▶ Stated task:
Please repeat the entries below word for word, from the line with "Based on this" up to and including the line with "4.08 meters".

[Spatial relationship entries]
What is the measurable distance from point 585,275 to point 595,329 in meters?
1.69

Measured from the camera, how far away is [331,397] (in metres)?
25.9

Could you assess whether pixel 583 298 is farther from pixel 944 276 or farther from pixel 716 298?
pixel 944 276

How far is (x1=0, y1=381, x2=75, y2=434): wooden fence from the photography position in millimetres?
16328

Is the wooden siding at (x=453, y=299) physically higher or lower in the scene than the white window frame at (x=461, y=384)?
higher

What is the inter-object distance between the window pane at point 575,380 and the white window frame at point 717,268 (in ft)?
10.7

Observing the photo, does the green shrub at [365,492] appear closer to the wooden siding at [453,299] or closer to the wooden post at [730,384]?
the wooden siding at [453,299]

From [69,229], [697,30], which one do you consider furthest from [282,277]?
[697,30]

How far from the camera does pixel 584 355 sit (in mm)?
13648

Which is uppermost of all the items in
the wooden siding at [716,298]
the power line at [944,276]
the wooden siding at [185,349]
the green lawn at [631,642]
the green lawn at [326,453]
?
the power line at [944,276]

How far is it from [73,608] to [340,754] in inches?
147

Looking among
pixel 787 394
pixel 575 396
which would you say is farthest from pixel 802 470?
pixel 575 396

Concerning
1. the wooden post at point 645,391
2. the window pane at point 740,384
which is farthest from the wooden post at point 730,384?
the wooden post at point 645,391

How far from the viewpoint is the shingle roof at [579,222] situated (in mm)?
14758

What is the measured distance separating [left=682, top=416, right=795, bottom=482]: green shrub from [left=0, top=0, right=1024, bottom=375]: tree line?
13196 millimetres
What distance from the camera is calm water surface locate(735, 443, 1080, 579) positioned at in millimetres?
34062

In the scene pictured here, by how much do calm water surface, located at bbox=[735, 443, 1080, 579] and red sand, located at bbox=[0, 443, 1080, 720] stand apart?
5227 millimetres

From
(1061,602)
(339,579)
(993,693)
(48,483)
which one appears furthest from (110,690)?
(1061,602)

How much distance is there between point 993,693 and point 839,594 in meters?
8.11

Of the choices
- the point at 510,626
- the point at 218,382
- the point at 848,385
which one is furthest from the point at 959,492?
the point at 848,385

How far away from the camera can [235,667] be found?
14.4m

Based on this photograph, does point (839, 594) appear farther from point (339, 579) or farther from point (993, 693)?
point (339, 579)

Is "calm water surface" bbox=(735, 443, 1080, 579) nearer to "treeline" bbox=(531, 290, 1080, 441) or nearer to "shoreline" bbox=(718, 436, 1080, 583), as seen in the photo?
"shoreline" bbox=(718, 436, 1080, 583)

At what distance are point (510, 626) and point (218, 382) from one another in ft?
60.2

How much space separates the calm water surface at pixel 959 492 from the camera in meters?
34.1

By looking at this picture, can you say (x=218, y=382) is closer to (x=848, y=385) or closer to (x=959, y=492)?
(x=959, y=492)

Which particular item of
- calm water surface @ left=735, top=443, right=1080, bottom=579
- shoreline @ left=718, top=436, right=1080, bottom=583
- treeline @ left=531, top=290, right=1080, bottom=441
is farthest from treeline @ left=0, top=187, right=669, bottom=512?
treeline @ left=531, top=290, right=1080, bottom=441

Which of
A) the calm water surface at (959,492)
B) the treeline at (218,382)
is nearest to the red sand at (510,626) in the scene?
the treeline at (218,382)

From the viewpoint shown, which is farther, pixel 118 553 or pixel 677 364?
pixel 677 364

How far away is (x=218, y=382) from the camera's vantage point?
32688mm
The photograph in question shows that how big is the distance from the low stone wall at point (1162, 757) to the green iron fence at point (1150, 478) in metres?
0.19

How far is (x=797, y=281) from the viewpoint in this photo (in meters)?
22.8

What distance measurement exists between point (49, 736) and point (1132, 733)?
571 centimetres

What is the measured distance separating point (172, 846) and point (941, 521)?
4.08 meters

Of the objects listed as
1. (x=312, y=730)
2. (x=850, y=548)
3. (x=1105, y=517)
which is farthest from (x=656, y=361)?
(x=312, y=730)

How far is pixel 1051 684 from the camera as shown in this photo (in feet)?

▶ Answer to the problem:
Based on this photograph, does point (839, 594) appear farther from point (339, 579) or farther from point (993, 693)?
point (339, 579)

Is "calm water surface" bbox=(735, 443, 1080, 579) nearer to "treeline" bbox=(531, 290, 1080, 441) or nearer to "shoreline" bbox=(718, 436, 1080, 583), as seen in the photo?
"shoreline" bbox=(718, 436, 1080, 583)

At what distance are point (510, 626) and point (218, 382) from one another in ft?
60.2

How much space separates the calm water surface at pixel 959 492 from the camera in meters?
34.1

By looking at this picture, can you say (x=218, y=382) is closer to (x=848, y=385) or closer to (x=959, y=492)?
(x=959, y=492)

Which particular item of
- calm water surface @ left=735, top=443, right=1080, bottom=579
- shoreline @ left=718, top=436, right=1080, bottom=583
- treeline @ left=531, top=290, right=1080, bottom=441
is farthest from treeline @ left=0, top=187, right=669, bottom=512?
treeline @ left=531, top=290, right=1080, bottom=441

Which of
A) the calm water surface at (959,492)
B) the treeline at (218,382)
is nearest to the red sand at (510,626) in the scene?
the treeline at (218,382)

From the viewpoint shown, which is farther, pixel 118 553 or pixel 677 364?
pixel 677 364

How far away is (x=218, y=382) from the camera's vantage point?
32688mm
The photograph in question shows that how big is the distance from the low stone wall at point (1162, 757) to the green iron fence at point (1150, 478) in metres?
0.19

How far is (x=797, y=281) from the viewpoint in this photo (in meters)?
22.8

What distance measurement exists between point (49, 736) and point (1132, 733)?
571 centimetres

What is the measured distance separating point (172, 846) and point (941, 521)?
4.08 meters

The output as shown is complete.